C’était peut-être la fièvre, mais il y avait des couleurs aux joues de Valentine ; son regard brillait extraordinairement ; elle était si belle, que la pauvre Léocadie pensait :

— Il n’y a qu’elle pour lui comme il n’y a que lui pour elle, et ce n’est pas possible que Dieu ait le cœur de séparer ces deux amours-là !

— Je voudrais vous demander une chose, bonne mère, dit en ce moment Valentine.

— Est-ce que tu n’es pas la maîtresse ? répondit Mme d’Ornans. Ordonne, on t’obéira.

— Je voudrais être seule avec maman Léo.

— Tu as donc des secrets, méchante ? fit la marquise d’un ton plein de caresse.

— Dites-leur de s’en aller, répliqua Valentine avec une impatience soudaine que rien ne motivait, ils me gênent ! je ne les aime pas ! je n’aime que vous et maman Léo.

Cette dernière éprouva une espèce de choc en écoutant ces paroles, qui étaient d’une enfant ou d’une folle.

La marquise embrassa Valentine sans répondre et dit en passant près de la veuve :

— Elle est bien mieux qu’hier ; si vous l’aviez entendue dans les commencements ! sa raison se remet à vue d’œil.

— Allons, messieurs, reprit-elle en rentrant dans la chambre, nous sommes de trop ici et nous n’aurions pas dû attendre qu’on nous priât de sortir. Donnez-moi votre bras, prince, et allons prendre le thé au salon.

Il n’y eut pas une seule objection. Tout le monde se leva en souriant, et le colonel, qui sortait le dernier, appuyé au bras de Francesca Corona, dit :

— Savez-vous que ma petite Fanchette a raison d’être jalouse ? Nous l’aimons trop, cette enfant-là !

— Et je l’aime comme tout le monde, ajouta la comtesse.

— Venez, fit la marquise ; quand elles vont avoir fini, nous reprendrons la bonne Mme Samayoux en sous-œuvre, et je suis bien sûre qu’elle fera tout ce que nous voudrons.

— Nous voilà seules, dit la veuve au moment où la porte se fermait.

Elle allait parler encore, mais Valentine lui mit la main sur la bouche.

Puis, tout à coup, elle rejeta sa couverture d’un mouvement violent, et sauta hors du lit en riant à gorge déployée.

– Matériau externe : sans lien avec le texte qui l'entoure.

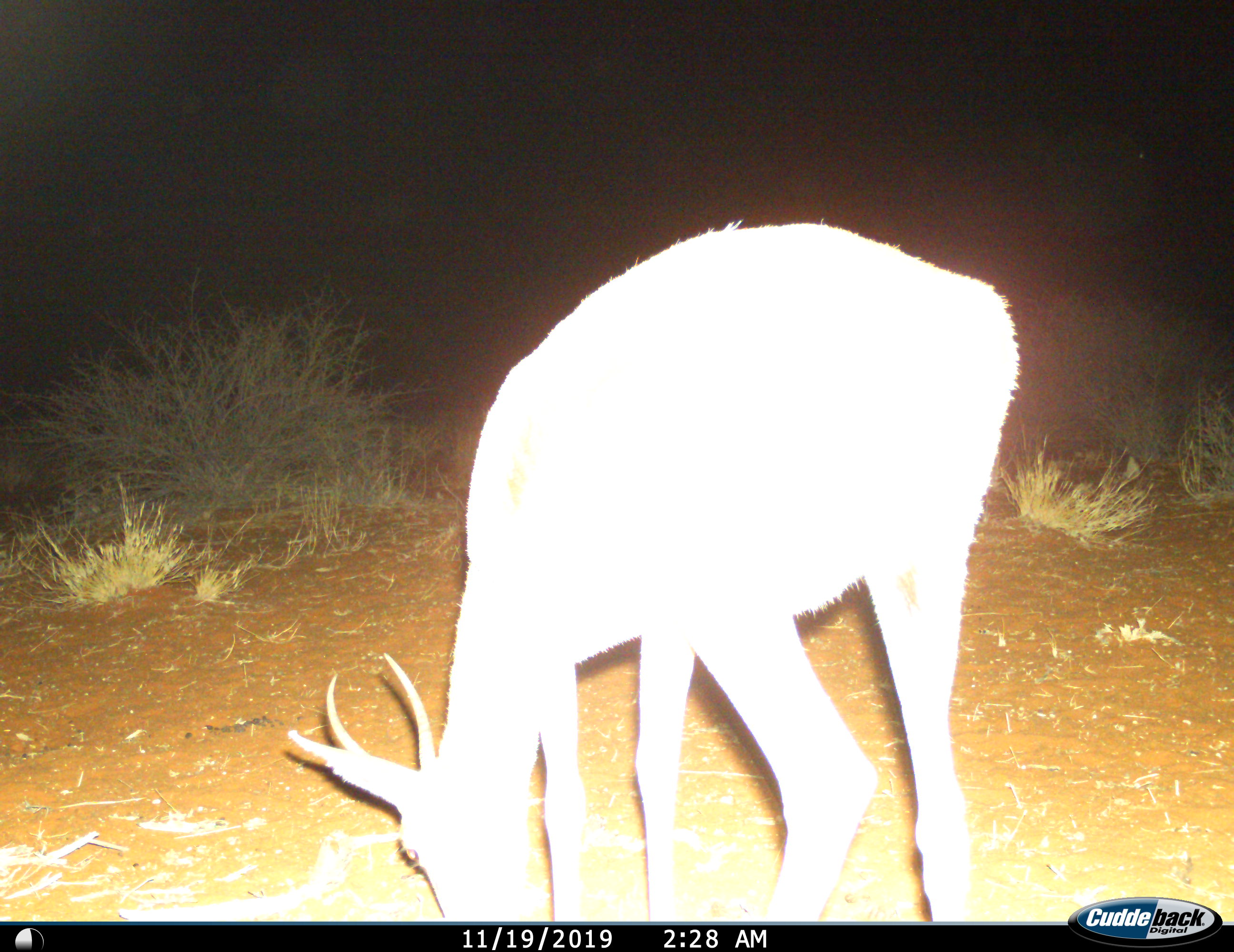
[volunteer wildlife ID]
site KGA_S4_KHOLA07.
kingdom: Animalia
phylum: Chordata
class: Mammalia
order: Artiodactyla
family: Bovidae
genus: Antidorcas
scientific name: Antidorcas marsupialis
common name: springbok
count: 1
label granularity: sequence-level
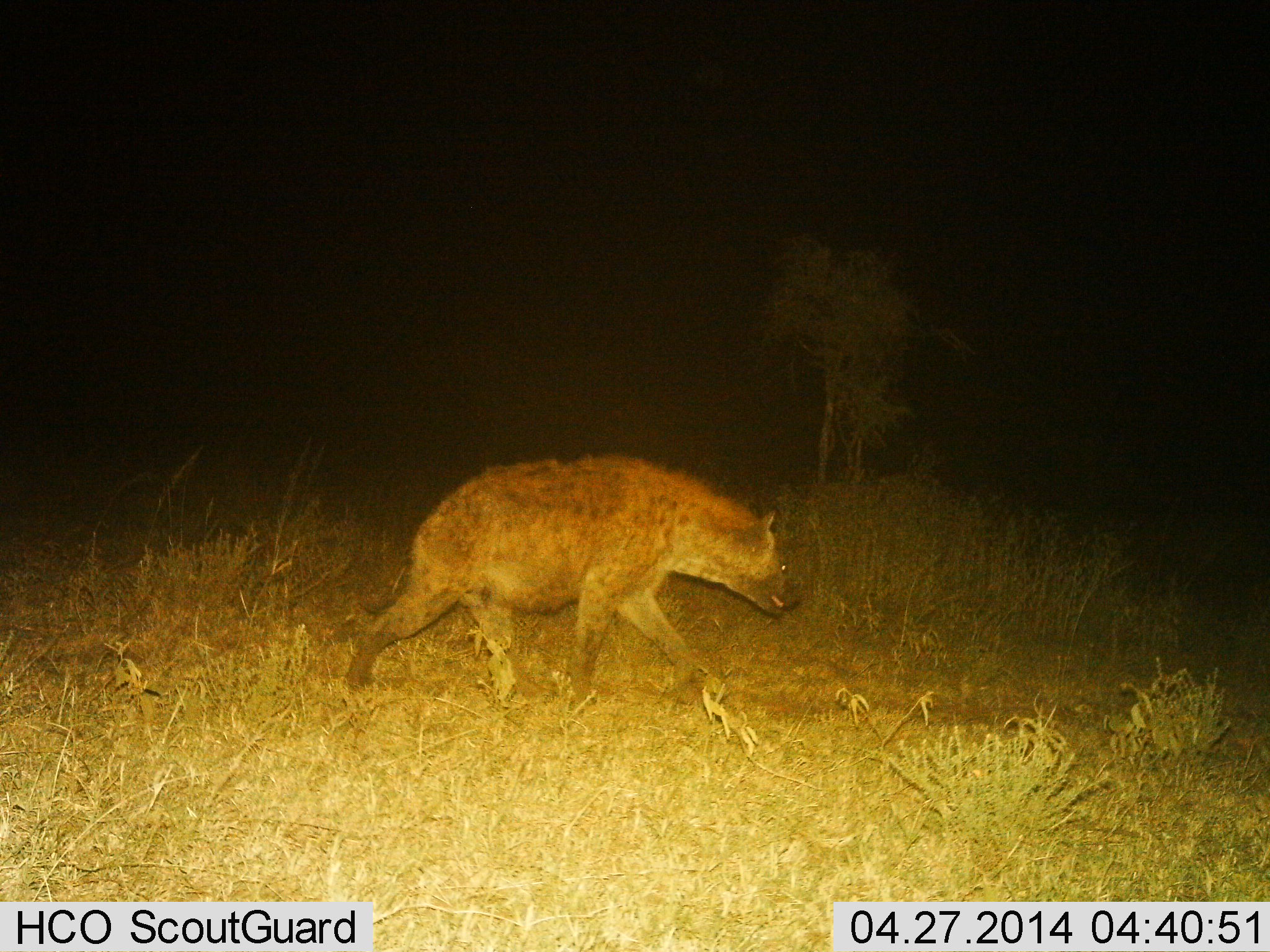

La dompteuse, stupéfaite, voulut la saisir dans ses bras, mais Valentine s’échappa vers le foyer en disant :

— J’ai froid et mon frère est mort, il faut que j’aille à son enterrement.

Elle s’accroupit près du feu et chauffa ses pieds nus.

Mme Samayoux resta un instant immobile sous le coup de son angoisse. Toute idée de folie s’était en effet effacée dans son esprit au premier aspect de Valentine si calme ; maintenant elle se souvint de ce que lui avait dit M. Constant.

Valentine, en se retournant à demi, secoua les beaux cheveux qui tombaient sur ses épaules.

— Viens, dit-elle, avec un sourire d’enfant, viens te chauffer aussi, nous parlerons de mes noces.